Differentiable Model Predictive Control on the GPU
Emre Adabag, Marcus Greiff, John Subosits, Thomas Lew
TL;DR
This paper presents DiffMPC, a GPU-accelerated differentiable MPC solver that combines SQP for the forward OCP solve with a preconditioned conjugate gradient (PCG) method using a tridiagonal preconditioner to exploit time-sequential structure. By reusing a precomputed KKT matrix and leveraging parallelism over time and problem instances, DiffMPC achieves substantial speedups (often >4×) over existing CPU and GPU baselines in reinforcement learning and imitation learning tasks and scales to large batch training. The backward pass uses the implicit function theorem to compute sensitivities with respect to problem parameters, enabling end-to-end differentiable policies and learning of cost/constraint parameters, including domain-randomized dynamics for driving at the limits. The method is demonstrated on driving scenarios with domain randomization, showing improved robustness and transfer to real-vehicle drifting tasks, while also detailing limitations and avenues for future improvements, such as handling inequality constraints more thoroughly and CPU-side performance enhancements.
Abstract
Differentiable model predictive control (MPC) offers a powerful framework for combining learning and control.
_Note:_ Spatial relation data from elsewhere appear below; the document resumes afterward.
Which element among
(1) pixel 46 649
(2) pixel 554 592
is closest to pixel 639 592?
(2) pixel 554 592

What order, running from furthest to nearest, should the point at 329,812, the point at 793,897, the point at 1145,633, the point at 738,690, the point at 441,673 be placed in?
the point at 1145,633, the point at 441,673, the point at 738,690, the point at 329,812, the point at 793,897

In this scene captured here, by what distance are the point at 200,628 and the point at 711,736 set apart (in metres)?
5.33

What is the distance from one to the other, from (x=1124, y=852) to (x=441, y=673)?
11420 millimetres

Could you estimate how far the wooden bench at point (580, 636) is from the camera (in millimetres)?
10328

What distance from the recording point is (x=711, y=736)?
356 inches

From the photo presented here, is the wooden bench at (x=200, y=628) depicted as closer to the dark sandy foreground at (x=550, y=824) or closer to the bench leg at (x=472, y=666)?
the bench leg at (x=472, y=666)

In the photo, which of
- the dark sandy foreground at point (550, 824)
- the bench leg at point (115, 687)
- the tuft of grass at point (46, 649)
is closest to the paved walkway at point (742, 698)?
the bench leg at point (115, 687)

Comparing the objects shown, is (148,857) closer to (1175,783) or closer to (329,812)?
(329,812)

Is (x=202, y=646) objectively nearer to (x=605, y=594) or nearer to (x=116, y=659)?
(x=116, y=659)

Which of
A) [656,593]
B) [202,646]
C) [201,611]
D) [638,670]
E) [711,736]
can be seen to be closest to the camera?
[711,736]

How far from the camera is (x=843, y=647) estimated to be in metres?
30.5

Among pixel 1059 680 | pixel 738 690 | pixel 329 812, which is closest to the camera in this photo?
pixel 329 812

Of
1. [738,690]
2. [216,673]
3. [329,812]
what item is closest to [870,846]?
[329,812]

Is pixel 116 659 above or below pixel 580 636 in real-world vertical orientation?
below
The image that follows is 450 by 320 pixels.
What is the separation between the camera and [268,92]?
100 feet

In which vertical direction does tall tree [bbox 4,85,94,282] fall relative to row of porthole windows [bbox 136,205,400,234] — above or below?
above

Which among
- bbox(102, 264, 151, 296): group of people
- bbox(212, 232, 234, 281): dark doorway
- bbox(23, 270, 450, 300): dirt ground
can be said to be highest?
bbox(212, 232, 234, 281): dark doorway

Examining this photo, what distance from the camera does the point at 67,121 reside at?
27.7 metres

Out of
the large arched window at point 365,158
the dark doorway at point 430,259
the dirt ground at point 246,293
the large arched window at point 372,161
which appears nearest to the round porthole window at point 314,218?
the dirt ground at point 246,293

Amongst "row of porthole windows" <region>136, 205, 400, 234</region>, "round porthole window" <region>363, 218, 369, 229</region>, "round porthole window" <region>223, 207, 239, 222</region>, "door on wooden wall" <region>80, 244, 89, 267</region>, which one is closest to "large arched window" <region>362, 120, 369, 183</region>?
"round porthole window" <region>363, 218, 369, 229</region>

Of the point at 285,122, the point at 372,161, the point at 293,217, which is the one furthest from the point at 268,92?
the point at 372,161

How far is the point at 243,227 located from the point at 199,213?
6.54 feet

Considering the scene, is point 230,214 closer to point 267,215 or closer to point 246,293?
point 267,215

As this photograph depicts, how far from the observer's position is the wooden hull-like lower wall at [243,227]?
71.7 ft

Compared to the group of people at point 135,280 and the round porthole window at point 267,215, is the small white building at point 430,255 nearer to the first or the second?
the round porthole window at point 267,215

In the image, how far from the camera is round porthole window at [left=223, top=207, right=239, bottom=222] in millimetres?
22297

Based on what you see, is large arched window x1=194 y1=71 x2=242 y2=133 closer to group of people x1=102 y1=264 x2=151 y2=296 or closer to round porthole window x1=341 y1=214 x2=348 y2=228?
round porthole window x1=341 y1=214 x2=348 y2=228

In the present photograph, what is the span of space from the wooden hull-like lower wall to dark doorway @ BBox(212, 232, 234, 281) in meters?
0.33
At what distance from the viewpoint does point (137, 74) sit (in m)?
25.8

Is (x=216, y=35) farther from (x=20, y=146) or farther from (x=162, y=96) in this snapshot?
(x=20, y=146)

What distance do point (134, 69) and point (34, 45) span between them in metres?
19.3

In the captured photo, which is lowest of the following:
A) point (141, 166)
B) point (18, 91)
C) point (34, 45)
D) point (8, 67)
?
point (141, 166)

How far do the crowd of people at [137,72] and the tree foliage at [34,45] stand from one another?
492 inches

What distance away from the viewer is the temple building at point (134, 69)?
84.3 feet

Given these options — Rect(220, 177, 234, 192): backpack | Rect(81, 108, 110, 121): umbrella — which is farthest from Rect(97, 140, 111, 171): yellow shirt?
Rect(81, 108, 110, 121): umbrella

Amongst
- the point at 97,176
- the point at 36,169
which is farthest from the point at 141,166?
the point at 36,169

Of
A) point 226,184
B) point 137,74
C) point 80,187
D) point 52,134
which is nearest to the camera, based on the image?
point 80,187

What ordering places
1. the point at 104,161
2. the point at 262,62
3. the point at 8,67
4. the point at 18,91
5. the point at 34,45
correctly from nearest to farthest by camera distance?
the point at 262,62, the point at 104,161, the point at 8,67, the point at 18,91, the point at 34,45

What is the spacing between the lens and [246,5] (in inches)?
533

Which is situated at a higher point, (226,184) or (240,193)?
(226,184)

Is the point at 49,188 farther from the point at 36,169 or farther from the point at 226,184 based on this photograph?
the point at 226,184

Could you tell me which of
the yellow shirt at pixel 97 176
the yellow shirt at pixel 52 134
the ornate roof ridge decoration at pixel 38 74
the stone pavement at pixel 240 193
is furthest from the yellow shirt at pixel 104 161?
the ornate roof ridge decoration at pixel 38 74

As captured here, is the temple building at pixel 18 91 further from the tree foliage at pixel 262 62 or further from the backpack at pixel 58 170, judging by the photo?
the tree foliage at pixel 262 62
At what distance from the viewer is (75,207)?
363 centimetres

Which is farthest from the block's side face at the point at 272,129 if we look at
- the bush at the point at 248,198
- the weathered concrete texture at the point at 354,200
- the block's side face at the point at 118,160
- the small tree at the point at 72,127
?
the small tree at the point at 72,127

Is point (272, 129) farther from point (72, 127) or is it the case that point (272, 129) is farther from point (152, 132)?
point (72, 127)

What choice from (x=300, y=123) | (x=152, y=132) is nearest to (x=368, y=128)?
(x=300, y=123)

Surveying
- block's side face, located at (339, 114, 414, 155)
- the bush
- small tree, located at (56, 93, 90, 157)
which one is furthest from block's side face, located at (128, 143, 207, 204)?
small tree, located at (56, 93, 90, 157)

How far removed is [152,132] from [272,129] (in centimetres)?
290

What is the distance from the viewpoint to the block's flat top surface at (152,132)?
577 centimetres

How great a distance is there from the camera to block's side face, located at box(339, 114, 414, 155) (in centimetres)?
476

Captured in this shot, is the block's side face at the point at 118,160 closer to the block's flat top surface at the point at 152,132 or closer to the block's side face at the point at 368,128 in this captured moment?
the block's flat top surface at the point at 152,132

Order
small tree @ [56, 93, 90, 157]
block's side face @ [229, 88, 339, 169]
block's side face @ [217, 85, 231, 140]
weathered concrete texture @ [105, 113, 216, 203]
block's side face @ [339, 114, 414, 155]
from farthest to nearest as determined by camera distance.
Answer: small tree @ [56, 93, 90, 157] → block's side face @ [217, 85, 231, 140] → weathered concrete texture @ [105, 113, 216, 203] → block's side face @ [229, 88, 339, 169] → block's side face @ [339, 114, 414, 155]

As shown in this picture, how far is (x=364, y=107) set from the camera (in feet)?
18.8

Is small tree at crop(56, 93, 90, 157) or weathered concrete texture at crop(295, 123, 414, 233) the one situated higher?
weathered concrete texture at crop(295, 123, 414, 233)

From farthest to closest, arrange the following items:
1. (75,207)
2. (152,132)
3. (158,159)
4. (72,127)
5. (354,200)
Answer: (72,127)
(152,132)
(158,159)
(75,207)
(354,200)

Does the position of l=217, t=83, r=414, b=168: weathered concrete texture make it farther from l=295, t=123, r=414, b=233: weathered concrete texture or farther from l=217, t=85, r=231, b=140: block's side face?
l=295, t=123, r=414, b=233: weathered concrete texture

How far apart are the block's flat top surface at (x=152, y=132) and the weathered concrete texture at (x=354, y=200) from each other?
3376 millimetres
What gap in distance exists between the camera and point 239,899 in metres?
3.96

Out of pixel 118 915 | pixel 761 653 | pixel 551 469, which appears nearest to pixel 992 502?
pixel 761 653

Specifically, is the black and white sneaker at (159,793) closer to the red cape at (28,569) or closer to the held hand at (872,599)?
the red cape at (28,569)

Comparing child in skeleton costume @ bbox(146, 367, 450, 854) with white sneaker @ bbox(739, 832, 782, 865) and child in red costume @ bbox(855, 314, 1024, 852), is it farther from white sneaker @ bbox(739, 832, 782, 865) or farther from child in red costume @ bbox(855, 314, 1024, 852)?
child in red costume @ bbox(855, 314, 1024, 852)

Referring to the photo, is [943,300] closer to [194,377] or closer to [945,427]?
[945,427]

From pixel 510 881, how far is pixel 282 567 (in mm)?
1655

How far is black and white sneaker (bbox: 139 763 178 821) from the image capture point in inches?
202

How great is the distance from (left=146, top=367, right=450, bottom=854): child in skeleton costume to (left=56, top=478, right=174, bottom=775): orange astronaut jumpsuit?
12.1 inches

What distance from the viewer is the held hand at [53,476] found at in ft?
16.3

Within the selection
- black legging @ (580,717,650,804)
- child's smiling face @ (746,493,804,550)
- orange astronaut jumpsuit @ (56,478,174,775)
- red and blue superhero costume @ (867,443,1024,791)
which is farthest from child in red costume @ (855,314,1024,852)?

However, its adoption has been limited by the inherently sequential nature of traditional optimization algorithms, which are challenging to parallelize on modern computing hardware like GPUs. In this work, we tackle this bottleneck by introducing a GPU-accelerated differentiable optimization tool for MPC. This solver leverages sequential quadratic programming and a custom preconditioned conjugate gradient (PCG) routine with tridiagonal preconditioning to exploit the problem's structure and enable efficient parallelization. We demonstrate substantial speedups over CPU- and GPU-based baselines, significantly improving upon state-of-the-art training times on benchmark reinforcement learning and imitation learning tasks. Finally, we showcase the method on the challenging task of reinforcement learning for driving at the limits of handling, where it enables robust drifting of a Toyota Supra through water puddles.